Arrange the items as a Markdown table with columns Row and Line. Start at the line containing "What is the" and run through the end of the items, both included, leaving out blank lines.

╭──

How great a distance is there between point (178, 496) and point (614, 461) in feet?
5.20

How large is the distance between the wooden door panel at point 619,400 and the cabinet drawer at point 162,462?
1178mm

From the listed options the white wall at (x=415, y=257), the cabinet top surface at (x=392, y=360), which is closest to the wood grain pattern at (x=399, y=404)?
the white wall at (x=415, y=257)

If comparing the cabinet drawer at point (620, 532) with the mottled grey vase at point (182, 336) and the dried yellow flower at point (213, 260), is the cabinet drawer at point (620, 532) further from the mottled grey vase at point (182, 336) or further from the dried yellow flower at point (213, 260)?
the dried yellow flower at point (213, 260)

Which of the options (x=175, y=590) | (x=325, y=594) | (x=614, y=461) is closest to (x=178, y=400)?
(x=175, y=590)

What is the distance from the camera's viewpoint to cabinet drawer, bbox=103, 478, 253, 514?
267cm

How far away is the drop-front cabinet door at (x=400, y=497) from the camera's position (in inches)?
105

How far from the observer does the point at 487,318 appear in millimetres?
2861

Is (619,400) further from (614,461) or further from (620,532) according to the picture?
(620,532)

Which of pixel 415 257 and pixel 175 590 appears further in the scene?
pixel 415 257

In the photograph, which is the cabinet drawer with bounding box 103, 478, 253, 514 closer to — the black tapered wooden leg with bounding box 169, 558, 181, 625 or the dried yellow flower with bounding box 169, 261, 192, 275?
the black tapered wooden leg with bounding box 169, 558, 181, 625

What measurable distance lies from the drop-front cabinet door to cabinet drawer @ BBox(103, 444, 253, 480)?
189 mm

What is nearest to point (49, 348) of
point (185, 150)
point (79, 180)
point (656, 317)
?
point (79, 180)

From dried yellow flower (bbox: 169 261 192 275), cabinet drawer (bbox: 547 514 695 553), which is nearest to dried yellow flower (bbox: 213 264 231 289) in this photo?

╰──

* _Exercise answer_
| Row | Line |
|---|---|
| 1 | What is the distance from the camera's viewpoint to cabinet drawer, bbox=103, 478, 253, 514? |
| 2 | 267cm |
| 3 | How far away is the drop-front cabinet door at (x=400, y=497) from the camera's position (in inches)? |
| 4 | 105 |
| 5 | How far from the observer does the point at 487,318 appear in millimetres? |
| 6 | 2861 |
| 7 | Is (619,400) further from (614,461) or further from (620,532) according to the picture? |
| 8 | (620,532) |
| 9 | Which of pixel 415 257 and pixel 175 590 appears further in the scene? |
| 10 | pixel 415 257 |
| 11 | In the photograph, which is the cabinet drawer with bounding box 103, 478, 253, 514 closer to — the black tapered wooden leg with bounding box 169, 558, 181, 625 or the dried yellow flower with bounding box 169, 261, 192, 275? |
| 12 | the black tapered wooden leg with bounding box 169, 558, 181, 625 |
| 13 | What measurable distance lies from the drop-front cabinet door to cabinet drawer @ BBox(103, 444, 253, 480)? |
| 14 | 189 mm |
| 15 | What is nearest to point (49, 348) of |
| 16 | point (185, 150) |
| 17 | point (79, 180) |
| 18 | point (656, 317) |
| 19 | ? |
| 20 | point (79, 180) |
| 21 | From dried yellow flower (bbox: 169 261 192 275), cabinet drawer (bbox: 547 514 695 553), which is nearest to dried yellow flower (bbox: 213 264 231 289) in this photo? |